Speaker Biography Dr. Ah-Hwee Tan received a Ph.D. in Cognitive and Neural Systems from Boston University, a Master of Science and a Bachelor of Science (First Class Honors) in Computer and Information Science from the National University of Singapore. He is currently a Professor of Computer Science and the Associate Chair (Research) at the School of Computer Science and Engineering (SCE), Nanyang Technological University. Prior to joining NTU, he was a Research Manager at the A*STAR Institute for Infocomm Research (I2R), heading the Text Mining and Intelligent Agents research programmes.
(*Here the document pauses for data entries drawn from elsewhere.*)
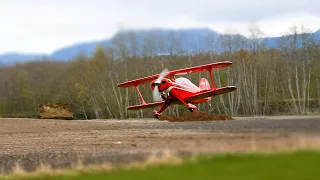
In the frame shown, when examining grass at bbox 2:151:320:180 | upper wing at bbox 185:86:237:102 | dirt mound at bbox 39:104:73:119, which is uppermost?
grass at bbox 2:151:320:180

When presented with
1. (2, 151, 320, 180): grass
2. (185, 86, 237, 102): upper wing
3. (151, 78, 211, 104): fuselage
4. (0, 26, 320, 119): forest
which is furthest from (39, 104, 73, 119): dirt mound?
(2, 151, 320, 180): grass

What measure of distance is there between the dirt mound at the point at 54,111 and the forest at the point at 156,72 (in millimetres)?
4140

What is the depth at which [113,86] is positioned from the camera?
8881cm

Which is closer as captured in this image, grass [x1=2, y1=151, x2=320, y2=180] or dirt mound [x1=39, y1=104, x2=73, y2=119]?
grass [x1=2, y1=151, x2=320, y2=180]

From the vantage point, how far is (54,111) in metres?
73.1

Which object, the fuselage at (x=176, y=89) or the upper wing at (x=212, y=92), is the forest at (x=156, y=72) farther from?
the upper wing at (x=212, y=92)

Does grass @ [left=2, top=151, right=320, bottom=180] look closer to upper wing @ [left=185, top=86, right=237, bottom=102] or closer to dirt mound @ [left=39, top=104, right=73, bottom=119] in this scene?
upper wing @ [left=185, top=86, right=237, bottom=102]

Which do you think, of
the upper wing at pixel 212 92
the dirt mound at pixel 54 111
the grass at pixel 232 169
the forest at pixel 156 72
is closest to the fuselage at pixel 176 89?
the upper wing at pixel 212 92

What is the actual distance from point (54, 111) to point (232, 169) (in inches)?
2522

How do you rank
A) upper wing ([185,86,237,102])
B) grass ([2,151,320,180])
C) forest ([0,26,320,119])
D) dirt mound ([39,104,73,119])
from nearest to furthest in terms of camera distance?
grass ([2,151,320,180]) < upper wing ([185,86,237,102]) < forest ([0,26,320,119]) < dirt mound ([39,104,73,119])

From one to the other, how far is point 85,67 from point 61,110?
7.03m

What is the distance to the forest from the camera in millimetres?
69938

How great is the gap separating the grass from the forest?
51672 mm

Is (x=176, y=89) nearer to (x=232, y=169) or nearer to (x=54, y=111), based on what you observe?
(x=54, y=111)
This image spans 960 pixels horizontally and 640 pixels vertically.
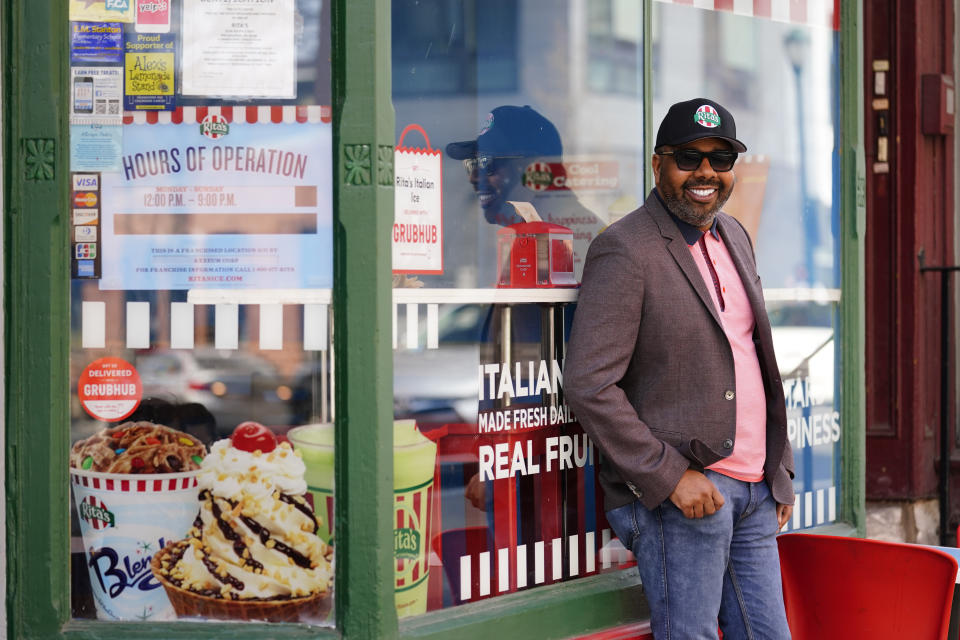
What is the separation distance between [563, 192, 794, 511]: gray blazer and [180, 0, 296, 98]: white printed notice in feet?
3.62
His current research interests include cognitive and neural systems, brain-inspired intelligent agents, machine learning, and text mining.

Title: Rule Based Fuzzy Systems and Applications
1. Basic concepts, operations and relations;
2. Classic fuzzy rule based system;
3. Decision making and control in fuzzy signature set rule bases; and
4. Example of applications.

Speaker Biography Laszlo T. Koczy received the M.Sc., M.Phil. and Ph.D. degrees from the Technical University of Budapest (BME) in 1975, 1976 and 1977, respectively; and the D.Sc. degree from the Hungarian Academy of Science in 1998. He spent his career at BME until 2001, and from 2002 at Szechenyi Istvan University (Gyor, SZE). He has been from 2002 to 2011 Dean of Engineering, and from 2013 to current President of the University Research Council and of the University Ph.D. Council. From 2012 he has been a member of the Hungarian Accreditation Committee (for higher education), appointed by the Prime Minister, and elected Chair of the Engineering and Computer Science sub-committee, member of the Professors and Ph.D. sub-committee, and has been a member of the National Doctoral Council since 2012.
Area: Web Intelligence & Social Computing
Abstract: TBC
Dr. King is Professor at the Department of Computer Science and Engineering, The Chinese University of Hong Kong. He received his B.Sc. degree in Engineering and Applied Science from California Institute of Technology, Pasadena and his M.Sc. and Ph.D. degree in Computer Science from the University of Southern California, Los Angeles. His research interests include machine learning, social computing, web intelligence, data mining, and multimedia information processing.